In my current work with Passion4Fusion we are going to be creating a toolkit for social workers working with African families. We had our first get together recently and members of the team were feeling anxious because of the conflict in Sudan, an area of the world where they had direct links and friends and family. This real world situation creates a sense of uncertainty based on a fear that is, in no uncertain terms, justified. So how do we move forward when we are working in a world that is full of things we can’t control? It can be difficult sometimes to see a hopeful way forward in things we can influence, when some things beyond that influence are feeling pretty hopeless.
And I see that all the time in the work I do in social work and care. We can make progress in one area, but also feel dejected that there is so much more to be done.
I find systems thinking is a useful framework to help me control that thinking. It allows us to think of the individual in a system – made up of their physical health, their emotional landscape, their relationships and their environment. We can scale up and see them as part of a system - their organisation or community. We can zoom out further to see structural systems such as racism, prejudice, and inequality at play. By being able to zoom in and out like this, we can focus on different aspects of the system at different points. Most usefully for me, amongst that framing, we can find those things that we can influence, and focus on the things that will make a difference to people’s care and support. And while doing that – to make sure those changes can flourish – we can attempt to expose and chip away at the other parts of the system.
Often, there are ways individuals try to help themselves to hold off feelings of anxiety or inadequacy. I recently delivered a session in Aberdeenshire with newly qualified social workers. We were exploring the types of stress and anxiety that are experienced around writing case notes. Social workers are under a lot of pressure to write well, to include the voices of the people they support, and to demonstrate their analysis of situations. For a newly qualified social worker this can be a daunting task. We talked about ways that they manage their anxiety before starting writing. We discussed the different ideas that people had to help them settle themselves before they begin. Ideas included looking at photos of loved ones on a phone, taking a short walk before beginning, having a tea, talking about worries with a colleague, brain dumping using a dictation app, or free writing techniques. While everyone in the group acknowledged that they did find writing stressful, everyone had different ideas for things that support them to feel calmer before they begin. It was great to spend time as a group acknowledging the impact of uncertainty at work – personally and in practice.

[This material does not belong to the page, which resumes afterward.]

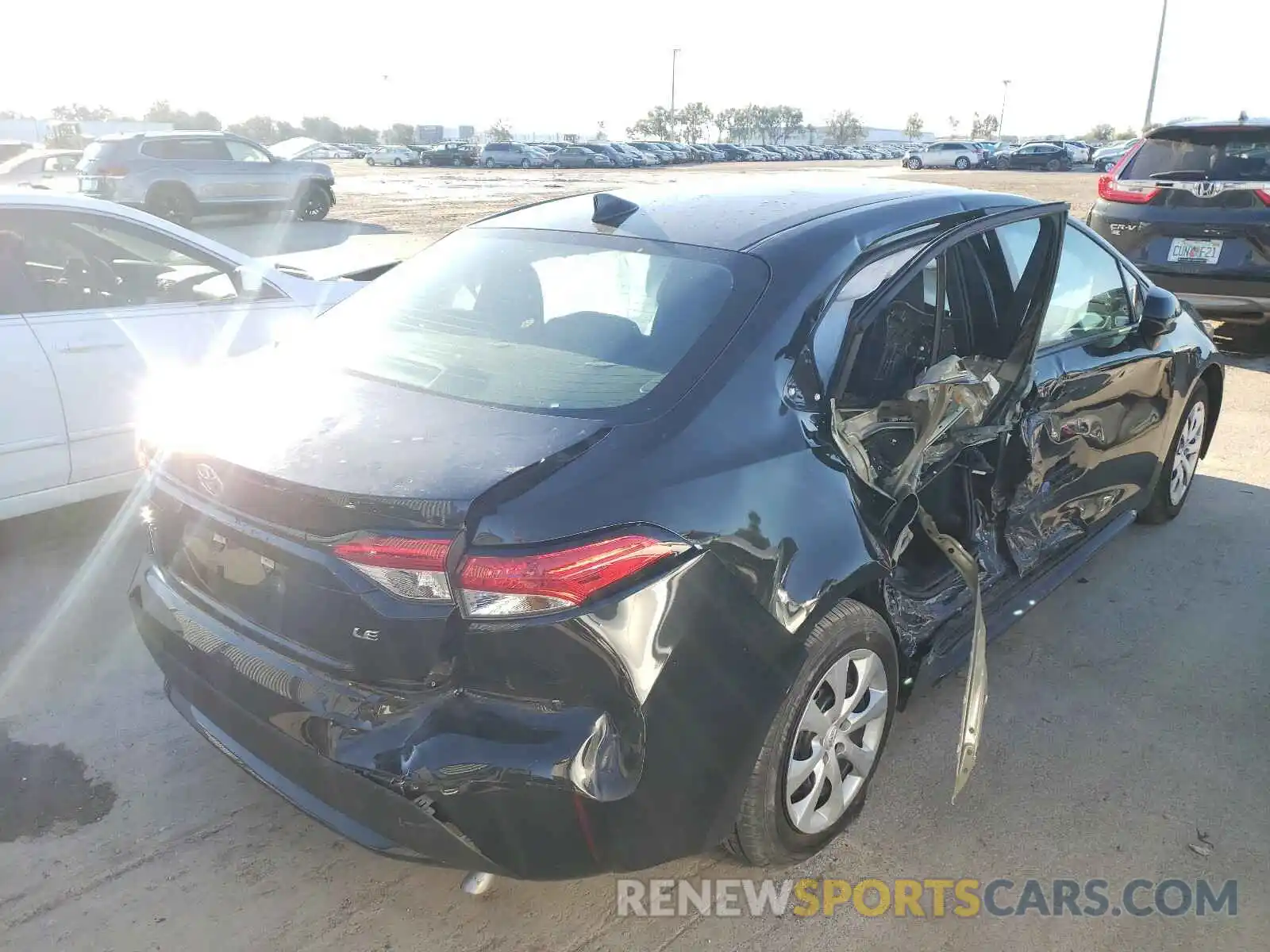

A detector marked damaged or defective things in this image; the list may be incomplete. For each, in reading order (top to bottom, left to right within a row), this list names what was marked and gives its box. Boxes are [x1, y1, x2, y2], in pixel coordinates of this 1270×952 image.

damaged black sedan [126, 180, 1219, 889]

“I feel like I was ‘comfortable’ with accepting that writing is a hard part of the job, and that I just needed to get on with it. Now I feel reassured that lots of people share the same anxieties and that it is ok to feel stressed – and there are ways to manage it.”— Workshop participant
Going forward with these new projects I know anxiety won't be the prevailing theme. However I'm very open to acknowledging it where it arises. I want to support my project partners to work through the difficult emotions that are inevitable if we are to progress and make real change in the Scottish social care system, and often that starts by reflecting together to acknowledge how these feelings sit within us, and sharing how we overcome that to do the important work of supporting those we provide care and support for.